Net Debt declined $19.4 million during the third quarter of 2012 to $305.2 million. The Net Leverage Ratio (Net Debt / EBITDA), as calculated in the Company's Credit Agreement, improved to 2.5x at August 31, 2012, compared to 3.1x on November 30, 2011 (see Table D). Year-to-date, Net Debt has decreased by $51.3million.

Discontinued Operations

As part of the Company's strategy to focus on businesses with greater global growth potential, the Company has divested its commercial wallcovering businesses.

On December 12, 2011, the Company completed the sale of its North American commercial wallcovering business and received cash of $10.0 million along with the potential for future royalty payments. Early in the second quarter of 2012, the Company divested its U.K.-based wallcovering business for approximately $6.2 million in cash and notes.

These businesses were classified as discontinued operations at the end of 2011.

Performance Chemicals Third Quarter 2012 Results

Net sales during the third quarter of 2012 decreased $33.5 million, or 13.3%, to $218.7million, compared to $252.2 million in the third quarter of 2011. Sales decreased due to reduced pricing of $15.6 million, or 6.2%, volume declines of $10.4 million, or 4.1%, and unfavorable foreign currency translation effects of $7.5 million, or 3.0%. In the third quarter of 2012, Performance Chemicals generated higher Adjusted Segment Operating Profit of $22.0 million, compared to Adjusted Segment Operating Profit of $19.8million in the third quarter of 2011 (see Table A). Adjusted Segment Operating Profit improved primarily due to a favorable sales mix and lower raw material costs partially offset by lower pricing. The Adjusted Segment Operating Profit margin was 10.1% for the third quarter of 2012, compared to an Adjusted Segment Operating Profit margin of 7.9% in the third quarter of 2011. Year-to-date, Performance Chemicals Adjusted Segment Operating Profit was $71.1 million as compared to $68.8 million for the same period in 2011.

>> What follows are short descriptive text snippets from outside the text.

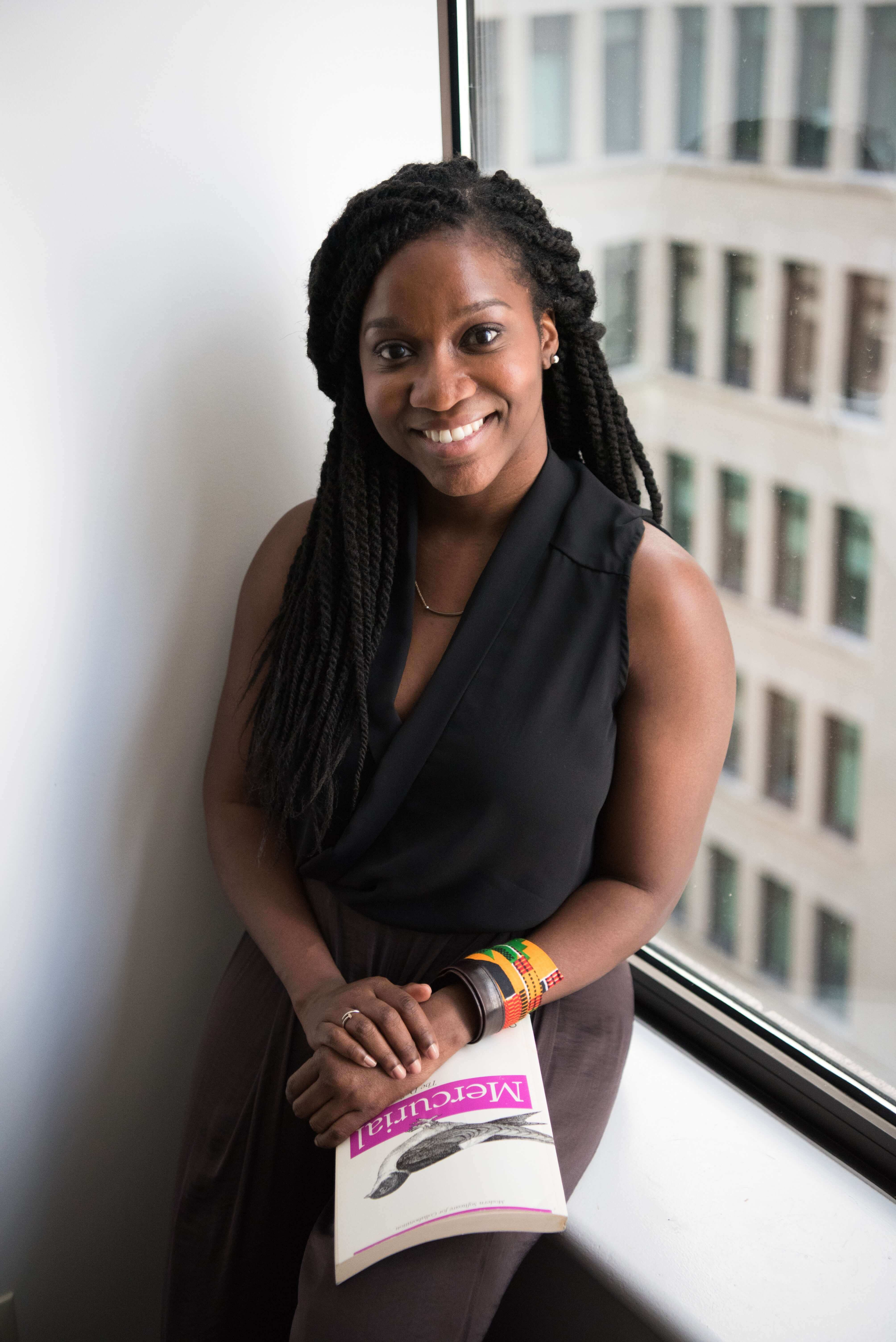 a smiling black women sitting in the window with the book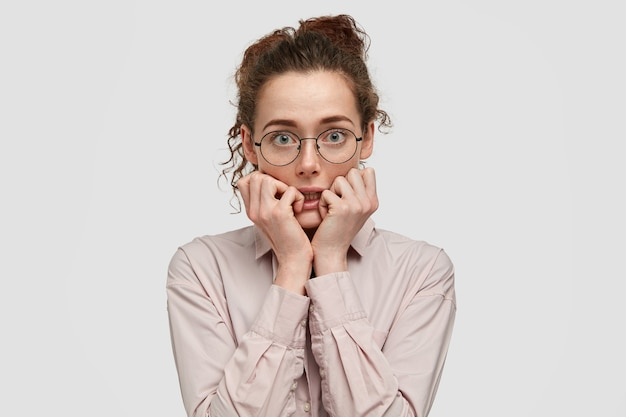 Unhappy nervous young female with worried expression, bites finger nails, looks anxiously directly, wears spectacles, dressed in fashionable clothes, stands against white wall. Free Photo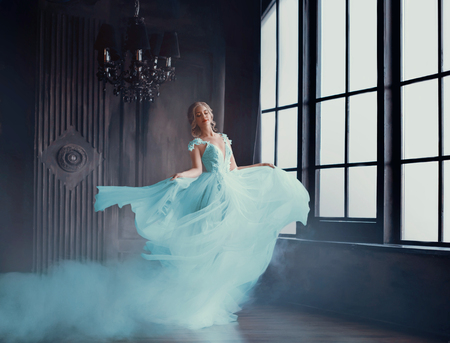 Photo pour The magical transformation of Cinderella into a beautiful princess in a luxurious dress. Young women are blonde, spinning and dancing in a dark, gloomy room, the dress fluttering on the fly. Art photo - image libre de droit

Specialty Chemicals sales were $127.3 million for the third quarter of 2012 as compared to $143.4 million for the third quarter of 2011. Volumes in Specialty Chemicals were down 1.8% overall and pricing was down 5.2%, both of which were partially offset by increased global sales in oil and gas drilling chemicals and tape and adhesives. During the quarter, there were several new product introductions in oil and gas drilling chemicals that are being trialed by customers, and the Company won several new customers in construction chemicals. At OMNOVA's new plant in Caojing, China, Performance Chemicals continued work on plant expansion actions focused on growing its specialty chemical product lines in Asia, with an expected startup in mid-2013.

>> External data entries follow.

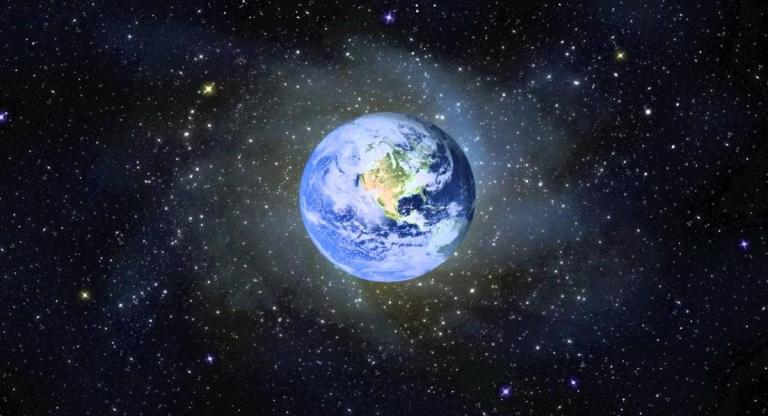 Earth in orbit surrounded with black deep space and white stars background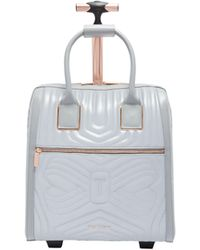 Ted Baker - Reflective Quilted Bow Travel Bag - Lyst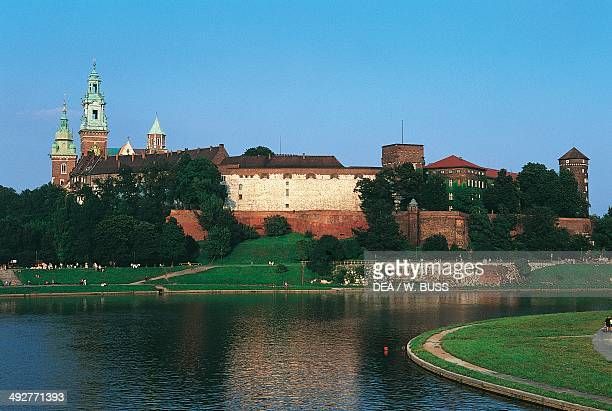 Wawel Royal Castle and the Royal Archcathedral Basilica of Saints Stanislaus and Wenceslaus on Wawel hill, with the Vistula river in the foreground,...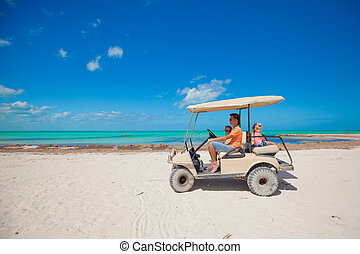 Dad with his two daughters driving golf cart at tropical country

Paper and Carpet Chemicals sales were $91.4 million for the third quarter of 2012 as compared to $108.8million for the third quarter of 2011. As compared to last year, third quarter volumes in Paper and Carpet Chemicals were down 7.2%, while pricing declined 8.9%, primarily due to index pricing formulas. Actions continue to be focused on higher performance product solutions including bio-based co-polymer hybrids and other emulsion chemistries, to deliver greater customer value. During the quarter, a customer permanently shut down a paper mill as a result of a fire earlier in the year, and the Company lost volume at another mill to a competitor. Partially offsetting these declines were increased shipments of coatings to the paperboard and packaging industry.

Decorative Products Third Quarter 2012 Results

Net sales were $69.5 million during the third quarter of 2012, an increase of $6.7million, or 10.7%, compared to the third quarter of 2011. Volumes increased 8.8%, while pricing improved by 1.4%. Sales increased in both the coated fabric and laminate product lines. Adjusted Segment Operating Profit was $3.3 million in the third quarter of 2012, compared to breakeven Adjusted Segment Operating Profit for the third quarter of 2011 (see Table A). Adjusted Segment Operating Profit margin improved to 4.7% in the quarter as compared to breakeven a year ago. With the exit of commercial wallcovering and improvements made to the remaining businesses, this was the fourth consecutive quarter of year-over-year improvement in Adjusted Segment Operating Profit for Decorative Products. Year-to-date, Decorative Products Adjusted Segment Operating Profit has improved significantly to $8.1 million, as compared to $0.8 million in the same period of 2011.

Coated Fabrics sales were $33.1 million, up $1.8 million or an increase of 5.8%. The sales increase was broad-based including transportation and contract upholstery products. Additionally, the Company's Thailand operation had strong sales growth in the quarter driven by new automotive business in Asia and increased demand for exports to North America.

Laminates and Performance Films sales were $36.4 million, an increase of $4.9 million, or 15.6%, as compared to a year ago. Laminate sales grew across most market segments led by flooring, store fixture and display, manufactured housing / recreational vehicles and the expansion of decorative laminate products into Asia. During the quarter, the Company was awarded new business from a major retailer for store fixture displays and from a large flooring manufacturer for laminates on a new line of tile flooring.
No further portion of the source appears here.